But the real question is whether that kind of absurdist intensity can sustain itself over the lifetime of a narrative comedy. Luckily, Bayer’s new series for Showtime, “I Love That For You,” understands the virtues (and limitations) of that persona, and smartly doubles down on them for some unexpected dramedic potential.

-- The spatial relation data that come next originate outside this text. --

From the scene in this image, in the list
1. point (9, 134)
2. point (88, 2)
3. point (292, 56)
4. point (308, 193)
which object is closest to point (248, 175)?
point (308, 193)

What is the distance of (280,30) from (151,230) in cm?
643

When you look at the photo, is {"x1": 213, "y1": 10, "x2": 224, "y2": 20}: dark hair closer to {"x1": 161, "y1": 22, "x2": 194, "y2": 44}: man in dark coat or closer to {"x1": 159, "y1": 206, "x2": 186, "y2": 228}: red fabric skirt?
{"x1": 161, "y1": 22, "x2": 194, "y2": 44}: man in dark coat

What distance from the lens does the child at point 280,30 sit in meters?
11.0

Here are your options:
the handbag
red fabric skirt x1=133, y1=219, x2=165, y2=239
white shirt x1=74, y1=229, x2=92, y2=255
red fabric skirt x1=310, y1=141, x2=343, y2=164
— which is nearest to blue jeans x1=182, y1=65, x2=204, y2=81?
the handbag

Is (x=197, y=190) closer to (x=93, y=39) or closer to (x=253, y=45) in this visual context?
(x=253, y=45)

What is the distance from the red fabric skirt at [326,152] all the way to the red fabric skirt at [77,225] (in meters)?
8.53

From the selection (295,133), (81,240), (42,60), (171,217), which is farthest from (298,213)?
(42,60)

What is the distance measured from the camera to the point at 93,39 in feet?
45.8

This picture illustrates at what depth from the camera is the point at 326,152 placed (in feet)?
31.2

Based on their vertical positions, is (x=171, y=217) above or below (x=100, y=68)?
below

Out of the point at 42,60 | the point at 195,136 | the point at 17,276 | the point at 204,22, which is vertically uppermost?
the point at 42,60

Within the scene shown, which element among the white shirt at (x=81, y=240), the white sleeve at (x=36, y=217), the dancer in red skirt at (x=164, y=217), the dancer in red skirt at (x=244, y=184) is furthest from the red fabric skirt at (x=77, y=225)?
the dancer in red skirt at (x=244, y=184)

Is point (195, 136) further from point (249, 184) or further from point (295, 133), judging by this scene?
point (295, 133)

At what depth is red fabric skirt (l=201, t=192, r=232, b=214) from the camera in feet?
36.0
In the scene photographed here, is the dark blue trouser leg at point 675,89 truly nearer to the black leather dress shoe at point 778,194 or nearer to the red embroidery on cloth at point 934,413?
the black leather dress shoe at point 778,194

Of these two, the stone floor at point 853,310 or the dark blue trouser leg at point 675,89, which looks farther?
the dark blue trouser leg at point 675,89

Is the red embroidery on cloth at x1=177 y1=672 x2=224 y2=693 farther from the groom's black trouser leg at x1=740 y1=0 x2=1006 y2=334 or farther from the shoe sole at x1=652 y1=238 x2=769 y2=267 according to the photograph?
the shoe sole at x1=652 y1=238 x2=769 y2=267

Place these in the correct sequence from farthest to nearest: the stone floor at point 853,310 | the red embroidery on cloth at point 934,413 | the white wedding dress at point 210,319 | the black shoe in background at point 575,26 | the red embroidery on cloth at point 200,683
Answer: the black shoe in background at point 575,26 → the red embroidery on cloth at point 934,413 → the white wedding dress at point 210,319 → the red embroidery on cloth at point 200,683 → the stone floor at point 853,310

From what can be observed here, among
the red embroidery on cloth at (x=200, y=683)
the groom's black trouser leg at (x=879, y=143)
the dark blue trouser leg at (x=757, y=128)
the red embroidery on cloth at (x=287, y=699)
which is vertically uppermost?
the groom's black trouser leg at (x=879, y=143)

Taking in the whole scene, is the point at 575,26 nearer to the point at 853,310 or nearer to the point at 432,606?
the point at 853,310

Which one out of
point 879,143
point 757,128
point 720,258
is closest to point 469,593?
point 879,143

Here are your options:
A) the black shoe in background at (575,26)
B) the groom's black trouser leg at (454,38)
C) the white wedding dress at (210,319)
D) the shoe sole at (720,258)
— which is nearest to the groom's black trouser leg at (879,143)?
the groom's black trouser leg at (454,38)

Loosely based on her own childhood experience with leukemia, “I Love That For You” stars Bayer as Joanna, a sheltered Midwestern girl who survived a leukemia diagnosis in her teenhood. Laid up in the hospital, undergoing grueling cancer treatments, the only thing that kept her going was the Special Value Network, a QVC-like home shopping network that offered her promise of glitz, glamor, and beauty through the tacky trinkets and smiling hosts (including Molly Shannon’s Jackie Stilton, the famed face of the network) on screen. Now, as an adult, she has remained in her parent’s protective bubble, with no dating life and no career outside of shilling samples at her dad’s Costco branch. But a miracle opportunity falls her way when she nails an audition for SVN and lands a gig as one of their hosts, selling a pencil on camera so adeptly it’d make Jordan Belfort proud.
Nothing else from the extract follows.